Filed under: SXSW — Emily Reeves @ 1:44 pm

Want to see at-a-glance what I blogged about during SXSW 2012? Here is a word cloud from all my SXSW blog posts this year:

Games as Practice For the Real World #SXSWi

Filed under: SXSW — Emily Reeves @ 1:26 pm

There is a misperception that spending vast amounts of time staring at a screen means that a person is withdrawn, antisocial and perhaps socially awkward. At SXSW this week, this topic came up a few times.

In a session with Nike and EA Sports, the representative from EA Sports said that video game players learn strategy and skills from playing the video game version of a sport and that this actually makes them better on the field or on the court. He noted that many professional sports players are creating “moves” on video games as a test before using them on the field or on the court. And soccer coaches are actually requiring that their players play Fifa video games to learn the strategy of the sport.

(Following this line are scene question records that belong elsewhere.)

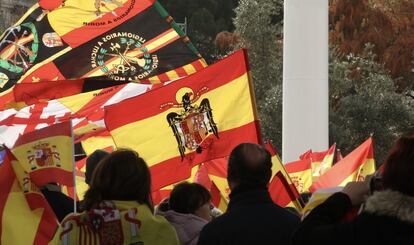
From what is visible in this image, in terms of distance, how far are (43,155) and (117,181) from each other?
1609mm

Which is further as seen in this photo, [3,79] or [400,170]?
[3,79]

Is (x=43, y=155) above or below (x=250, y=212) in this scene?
above

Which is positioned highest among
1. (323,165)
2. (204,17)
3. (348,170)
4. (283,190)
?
(283,190)

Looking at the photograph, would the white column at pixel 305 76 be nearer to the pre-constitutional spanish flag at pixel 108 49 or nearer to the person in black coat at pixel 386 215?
the pre-constitutional spanish flag at pixel 108 49

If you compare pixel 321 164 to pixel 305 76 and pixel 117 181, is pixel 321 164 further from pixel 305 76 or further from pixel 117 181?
pixel 117 181

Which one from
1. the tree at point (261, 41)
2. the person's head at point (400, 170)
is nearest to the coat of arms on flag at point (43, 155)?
the person's head at point (400, 170)

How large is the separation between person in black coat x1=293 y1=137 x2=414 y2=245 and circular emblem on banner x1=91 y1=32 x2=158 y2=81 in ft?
22.8

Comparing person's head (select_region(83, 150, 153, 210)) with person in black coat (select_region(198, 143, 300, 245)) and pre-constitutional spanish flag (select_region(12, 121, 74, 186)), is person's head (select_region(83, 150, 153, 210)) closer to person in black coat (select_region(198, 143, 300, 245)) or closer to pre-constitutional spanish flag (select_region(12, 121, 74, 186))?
person in black coat (select_region(198, 143, 300, 245))

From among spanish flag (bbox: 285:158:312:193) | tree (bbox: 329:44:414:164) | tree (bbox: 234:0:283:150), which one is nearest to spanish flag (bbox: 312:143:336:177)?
spanish flag (bbox: 285:158:312:193)

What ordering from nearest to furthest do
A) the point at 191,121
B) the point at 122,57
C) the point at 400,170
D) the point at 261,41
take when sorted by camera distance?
the point at 400,170 < the point at 191,121 < the point at 122,57 < the point at 261,41

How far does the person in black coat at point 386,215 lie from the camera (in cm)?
307

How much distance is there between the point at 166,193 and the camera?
851 centimetres

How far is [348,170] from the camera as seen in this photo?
8.08m

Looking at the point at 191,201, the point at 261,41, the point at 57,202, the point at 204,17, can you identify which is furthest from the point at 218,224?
the point at 204,17
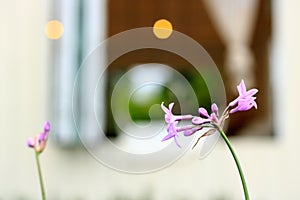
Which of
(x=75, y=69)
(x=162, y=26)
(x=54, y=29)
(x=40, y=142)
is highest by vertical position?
(x=162, y=26)

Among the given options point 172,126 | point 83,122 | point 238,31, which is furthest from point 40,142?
point 238,31

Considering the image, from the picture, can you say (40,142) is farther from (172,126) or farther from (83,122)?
(83,122)

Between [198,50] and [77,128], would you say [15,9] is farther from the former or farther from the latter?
[198,50]

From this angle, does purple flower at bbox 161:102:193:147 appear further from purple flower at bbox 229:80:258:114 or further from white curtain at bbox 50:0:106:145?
white curtain at bbox 50:0:106:145

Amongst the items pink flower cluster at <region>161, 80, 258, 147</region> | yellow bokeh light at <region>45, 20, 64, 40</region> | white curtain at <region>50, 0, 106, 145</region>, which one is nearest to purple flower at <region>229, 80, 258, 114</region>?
Answer: pink flower cluster at <region>161, 80, 258, 147</region>

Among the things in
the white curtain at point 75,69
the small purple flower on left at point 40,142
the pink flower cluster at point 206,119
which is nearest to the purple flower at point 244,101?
the pink flower cluster at point 206,119

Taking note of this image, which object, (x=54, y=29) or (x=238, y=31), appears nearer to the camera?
(x=54, y=29)

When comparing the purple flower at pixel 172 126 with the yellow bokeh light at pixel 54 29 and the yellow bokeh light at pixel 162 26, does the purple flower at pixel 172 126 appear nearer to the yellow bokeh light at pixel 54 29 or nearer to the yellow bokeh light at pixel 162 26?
the yellow bokeh light at pixel 54 29

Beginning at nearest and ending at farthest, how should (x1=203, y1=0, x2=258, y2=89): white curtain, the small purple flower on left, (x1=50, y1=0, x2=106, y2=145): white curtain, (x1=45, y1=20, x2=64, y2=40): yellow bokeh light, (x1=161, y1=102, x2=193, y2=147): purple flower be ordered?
(x1=161, y1=102, x2=193, y2=147): purple flower < the small purple flower on left < (x1=50, y1=0, x2=106, y2=145): white curtain < (x1=45, y1=20, x2=64, y2=40): yellow bokeh light < (x1=203, y1=0, x2=258, y2=89): white curtain
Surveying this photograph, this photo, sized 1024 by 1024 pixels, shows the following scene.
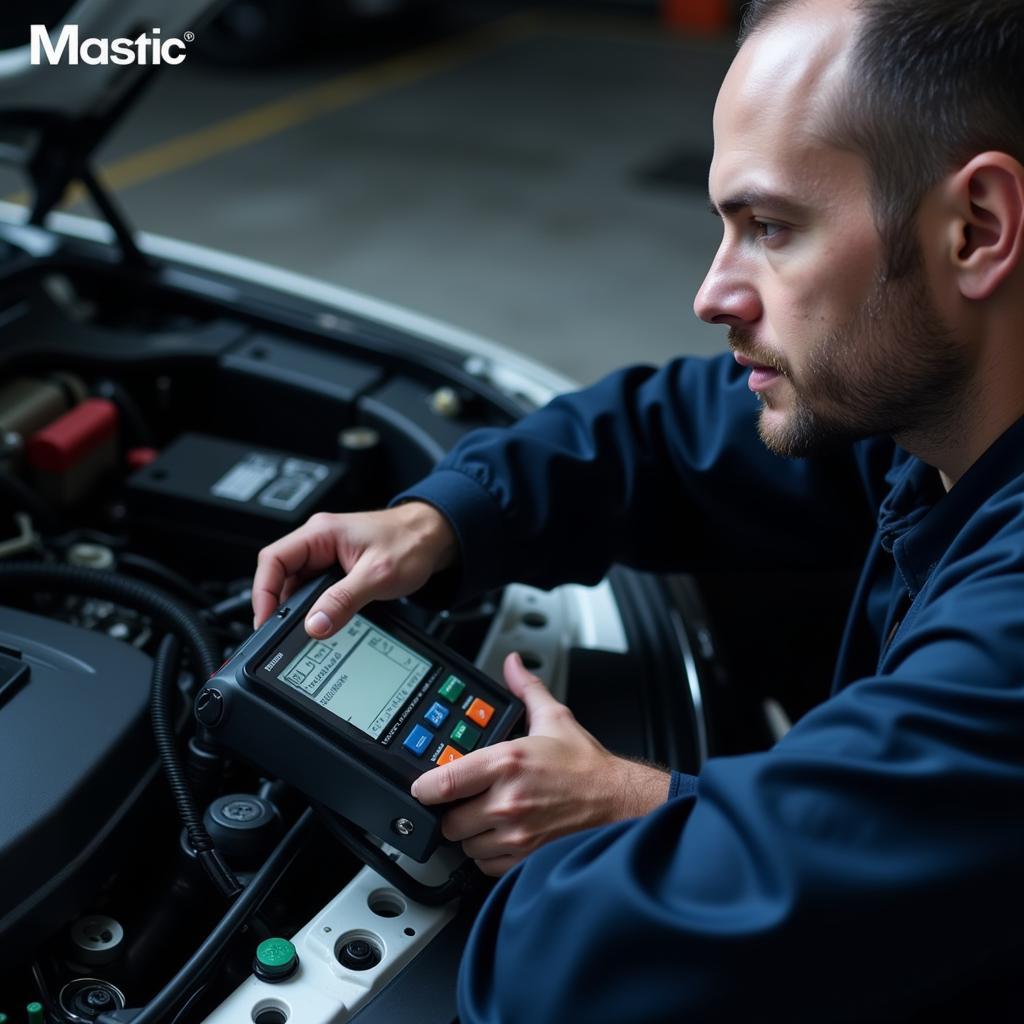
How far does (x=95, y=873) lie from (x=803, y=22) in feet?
2.41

In a session about Digital Divas, the presenters talked about the average age of social gamer is 43 years old, and she’s a woman. And these are not reclusive, lonely and sad women. These women are more social offline too:

“Female online gamers are more social than their non-gaming counterparts. Forty-one percent socialize at least once each day in person compared to 31% of non-gamers. They’re also more active on social networks, with 88% of gamers socializing online at least once each day compared to 71% of non-gamers.” ~ Mashable

If games are practice for the real world and help to educate and help to develop a certain level of comfort with a topic to the participants, there are many opportunities for us a marketers to help consumers learn about our products and services through gaming that we are not yet leveraging.

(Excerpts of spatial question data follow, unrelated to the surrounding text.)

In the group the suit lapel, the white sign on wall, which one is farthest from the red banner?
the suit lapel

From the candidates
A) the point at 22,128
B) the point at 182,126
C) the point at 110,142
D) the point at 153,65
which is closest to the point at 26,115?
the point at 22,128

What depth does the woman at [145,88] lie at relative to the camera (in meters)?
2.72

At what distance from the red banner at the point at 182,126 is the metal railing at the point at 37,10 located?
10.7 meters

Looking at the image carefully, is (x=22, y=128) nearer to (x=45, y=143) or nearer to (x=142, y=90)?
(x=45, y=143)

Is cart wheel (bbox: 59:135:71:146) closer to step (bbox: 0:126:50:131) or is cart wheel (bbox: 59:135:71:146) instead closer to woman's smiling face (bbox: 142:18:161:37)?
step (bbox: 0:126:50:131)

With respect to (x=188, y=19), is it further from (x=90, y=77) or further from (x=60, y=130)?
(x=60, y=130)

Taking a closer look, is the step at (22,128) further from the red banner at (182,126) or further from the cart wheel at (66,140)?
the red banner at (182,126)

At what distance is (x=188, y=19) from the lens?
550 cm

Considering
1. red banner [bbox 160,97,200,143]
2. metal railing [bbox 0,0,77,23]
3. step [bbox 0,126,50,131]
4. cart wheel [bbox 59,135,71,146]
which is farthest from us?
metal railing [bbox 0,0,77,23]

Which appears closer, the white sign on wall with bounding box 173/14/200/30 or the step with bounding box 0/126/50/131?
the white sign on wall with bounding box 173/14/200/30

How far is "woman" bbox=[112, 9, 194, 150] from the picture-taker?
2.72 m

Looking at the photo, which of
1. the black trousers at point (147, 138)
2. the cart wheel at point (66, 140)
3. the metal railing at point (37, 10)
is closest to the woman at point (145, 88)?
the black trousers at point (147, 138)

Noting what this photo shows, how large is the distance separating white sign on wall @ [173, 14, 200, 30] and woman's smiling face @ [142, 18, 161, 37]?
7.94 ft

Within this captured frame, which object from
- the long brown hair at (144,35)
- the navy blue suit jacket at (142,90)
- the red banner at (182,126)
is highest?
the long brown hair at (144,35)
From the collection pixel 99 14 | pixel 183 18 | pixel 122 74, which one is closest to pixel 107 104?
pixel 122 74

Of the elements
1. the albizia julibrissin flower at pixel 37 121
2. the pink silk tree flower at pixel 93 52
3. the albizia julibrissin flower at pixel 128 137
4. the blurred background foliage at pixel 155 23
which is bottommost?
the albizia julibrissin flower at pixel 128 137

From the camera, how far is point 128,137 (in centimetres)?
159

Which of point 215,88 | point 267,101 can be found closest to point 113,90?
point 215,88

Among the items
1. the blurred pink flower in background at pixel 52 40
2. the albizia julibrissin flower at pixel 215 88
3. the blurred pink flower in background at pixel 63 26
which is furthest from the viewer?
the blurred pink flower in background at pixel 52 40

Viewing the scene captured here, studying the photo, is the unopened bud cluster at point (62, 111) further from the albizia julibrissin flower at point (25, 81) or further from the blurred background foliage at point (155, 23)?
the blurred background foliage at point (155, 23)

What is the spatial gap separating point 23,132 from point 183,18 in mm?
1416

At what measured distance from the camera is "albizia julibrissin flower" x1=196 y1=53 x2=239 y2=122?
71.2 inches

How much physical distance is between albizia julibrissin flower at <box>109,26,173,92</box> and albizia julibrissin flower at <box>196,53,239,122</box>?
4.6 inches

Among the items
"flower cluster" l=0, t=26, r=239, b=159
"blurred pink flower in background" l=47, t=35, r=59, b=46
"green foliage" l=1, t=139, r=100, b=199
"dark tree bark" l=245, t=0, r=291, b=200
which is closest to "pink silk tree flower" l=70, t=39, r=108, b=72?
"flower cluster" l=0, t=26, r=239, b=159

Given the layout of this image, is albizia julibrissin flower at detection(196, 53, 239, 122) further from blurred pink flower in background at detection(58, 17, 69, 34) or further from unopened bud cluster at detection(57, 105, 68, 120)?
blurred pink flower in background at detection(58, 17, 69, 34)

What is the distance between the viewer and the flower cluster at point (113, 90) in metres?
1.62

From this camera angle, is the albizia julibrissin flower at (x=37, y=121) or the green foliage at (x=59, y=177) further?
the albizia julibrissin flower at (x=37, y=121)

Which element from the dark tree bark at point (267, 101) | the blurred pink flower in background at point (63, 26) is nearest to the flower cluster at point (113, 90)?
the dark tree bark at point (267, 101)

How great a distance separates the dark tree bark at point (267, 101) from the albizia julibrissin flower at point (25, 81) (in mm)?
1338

Women Online: Facts & Figures #SXSWi

Filed under: Social Media,SXSW — Emily Reeves @ 1:17 pm

Here are some random facts and figures about women and their online behaviors. Interesting stuff.

Digital Divas are about 25% of the female population. A Digital Diva is defined as:

  • More social
  • Competency with technology
  • Buy more technology (they own 7.8 digital devices, average woman owns 5.6)
  • Spend more time online (intensity)
  • Moms represent a disproportionate amount of Digital Divas
  • Skew younger

Women are more likely than men to buy three out of the top four consumer electronics. They also spend more time engaging with the technology than men.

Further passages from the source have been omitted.